-
Couldn't load subscription status.
- Fork 579
Description
Hi, thanks for making Turso!
I'm really excited about this project so I'd really love if you nail the vector search functionality because it would be quite perfect to have all I need in one place.
But I have some concerns when looking at what you went for with libsql and now seemingly with Turso. I tried to do vector search with libsql which uses a DiskANN search index and the experience was rather bad tbh. I only used 30,000 vectors with 1024 dimensions and single precision (32 bit) which is around 117 MiB but the index took around 5 GiB of disk space which is just too much imo, especially when scaling up the dataset. Imagine having a million vectors of this size (which certainly is a realistic use case), that'd be around 166 GiB which disqualifies such a vector search for many edge computing scenarios. Of course, one can use quantization and tune parameters like the number of neighbors per node, but you can only get down that blowup this much. Also, the index updates when inserting data or updating data slowed down everything quite a lot as far as I can tell from my benchmarks.

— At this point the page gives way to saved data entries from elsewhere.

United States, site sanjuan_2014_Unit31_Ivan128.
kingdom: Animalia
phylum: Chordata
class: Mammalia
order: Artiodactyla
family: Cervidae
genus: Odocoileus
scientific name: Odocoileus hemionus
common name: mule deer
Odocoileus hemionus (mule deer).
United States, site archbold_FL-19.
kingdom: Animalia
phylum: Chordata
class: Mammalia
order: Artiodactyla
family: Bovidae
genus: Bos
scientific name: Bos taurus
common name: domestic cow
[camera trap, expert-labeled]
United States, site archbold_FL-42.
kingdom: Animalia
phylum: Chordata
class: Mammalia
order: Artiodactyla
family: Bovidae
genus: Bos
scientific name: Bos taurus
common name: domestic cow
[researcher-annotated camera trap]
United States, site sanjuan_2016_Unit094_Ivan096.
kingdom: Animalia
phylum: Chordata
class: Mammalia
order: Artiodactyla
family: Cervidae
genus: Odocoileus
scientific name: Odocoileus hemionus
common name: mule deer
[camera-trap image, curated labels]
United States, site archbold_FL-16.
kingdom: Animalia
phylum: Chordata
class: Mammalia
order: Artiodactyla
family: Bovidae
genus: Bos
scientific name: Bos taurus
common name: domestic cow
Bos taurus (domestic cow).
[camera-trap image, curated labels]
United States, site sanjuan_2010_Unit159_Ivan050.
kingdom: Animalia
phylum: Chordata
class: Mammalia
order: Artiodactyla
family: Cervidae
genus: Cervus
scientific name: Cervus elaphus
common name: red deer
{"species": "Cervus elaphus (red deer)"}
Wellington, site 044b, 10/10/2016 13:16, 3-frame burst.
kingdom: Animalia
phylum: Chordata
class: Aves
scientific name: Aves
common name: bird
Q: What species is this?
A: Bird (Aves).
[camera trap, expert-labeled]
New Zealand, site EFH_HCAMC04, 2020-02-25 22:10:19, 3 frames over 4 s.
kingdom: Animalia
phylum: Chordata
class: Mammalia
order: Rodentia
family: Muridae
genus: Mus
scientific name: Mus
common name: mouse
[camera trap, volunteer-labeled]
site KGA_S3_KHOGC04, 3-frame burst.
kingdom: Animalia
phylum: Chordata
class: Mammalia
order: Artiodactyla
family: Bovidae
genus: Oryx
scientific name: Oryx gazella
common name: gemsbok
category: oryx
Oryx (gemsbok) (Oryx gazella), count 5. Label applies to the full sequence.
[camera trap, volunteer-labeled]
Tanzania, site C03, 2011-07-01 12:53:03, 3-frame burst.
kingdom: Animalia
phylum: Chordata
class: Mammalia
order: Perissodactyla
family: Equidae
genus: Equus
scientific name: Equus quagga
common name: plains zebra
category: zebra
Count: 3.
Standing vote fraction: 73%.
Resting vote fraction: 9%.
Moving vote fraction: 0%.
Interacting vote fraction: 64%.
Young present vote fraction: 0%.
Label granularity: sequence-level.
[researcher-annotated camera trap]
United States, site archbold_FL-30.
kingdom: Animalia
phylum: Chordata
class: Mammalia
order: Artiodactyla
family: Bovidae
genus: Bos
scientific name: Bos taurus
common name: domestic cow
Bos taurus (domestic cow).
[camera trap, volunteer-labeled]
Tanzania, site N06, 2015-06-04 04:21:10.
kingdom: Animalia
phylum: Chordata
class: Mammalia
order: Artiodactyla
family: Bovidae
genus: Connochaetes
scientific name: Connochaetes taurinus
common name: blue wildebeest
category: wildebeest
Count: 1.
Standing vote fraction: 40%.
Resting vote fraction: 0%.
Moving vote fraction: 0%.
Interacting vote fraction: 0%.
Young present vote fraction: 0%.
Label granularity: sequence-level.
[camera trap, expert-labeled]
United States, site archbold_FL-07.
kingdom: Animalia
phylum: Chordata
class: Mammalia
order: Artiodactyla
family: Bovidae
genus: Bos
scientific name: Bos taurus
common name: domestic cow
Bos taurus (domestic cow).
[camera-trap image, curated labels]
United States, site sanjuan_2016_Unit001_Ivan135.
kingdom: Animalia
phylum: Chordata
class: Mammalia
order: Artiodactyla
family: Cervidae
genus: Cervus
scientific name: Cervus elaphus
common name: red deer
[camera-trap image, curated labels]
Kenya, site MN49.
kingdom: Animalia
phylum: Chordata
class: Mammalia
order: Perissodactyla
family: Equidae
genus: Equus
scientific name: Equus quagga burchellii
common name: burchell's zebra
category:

So please please please, going forward with Turso, can you please first focus on making the brute-force search very efficient by using SIMD? I think some people underestimate how far you can get with just that. You can stay under 100ms per query even for millions of vectors and you don't have any of the disadvantages you get when using a search index. No extra memory or disk space usage. No expensive index updating when inserting or updating the index. Just look at what the sqlite.ai guys did here https://github.com/sqliteai/sqlite-vector It works really well. No fancy index, just highly optimized brute-force search with dynamic runtime dispatch depending on what kind of CPU you're on (checking for SSE2, AVX2 or ARM Neon or whatever). And no crazy memory or disk usage. Technically they also offer some kind of index which is simply storing quantized and tightly packed vector data but it's really fast to update and the memory usage can be capped. Or look at how usearch uses a SIMD-accelerated brute-force search https://github.com/unum-cloud/usearch?tab=readme-ov-file#exact-vs-approximate-search
I'd argue that this is what 95% of your users will ever need and it's way more robust and efficient than a search index like DiskANN or HNSW.
Don't get me wrong, feel free to implement those more complex indices for users who want to scale up to crazy amounts of vectors and run their database on beefy servers. But what portion of you user base will that be? Of course there is a limit to the feasibility of brute-force search. But it's way higher than some people might assume, so please give this some consideration. Thanks!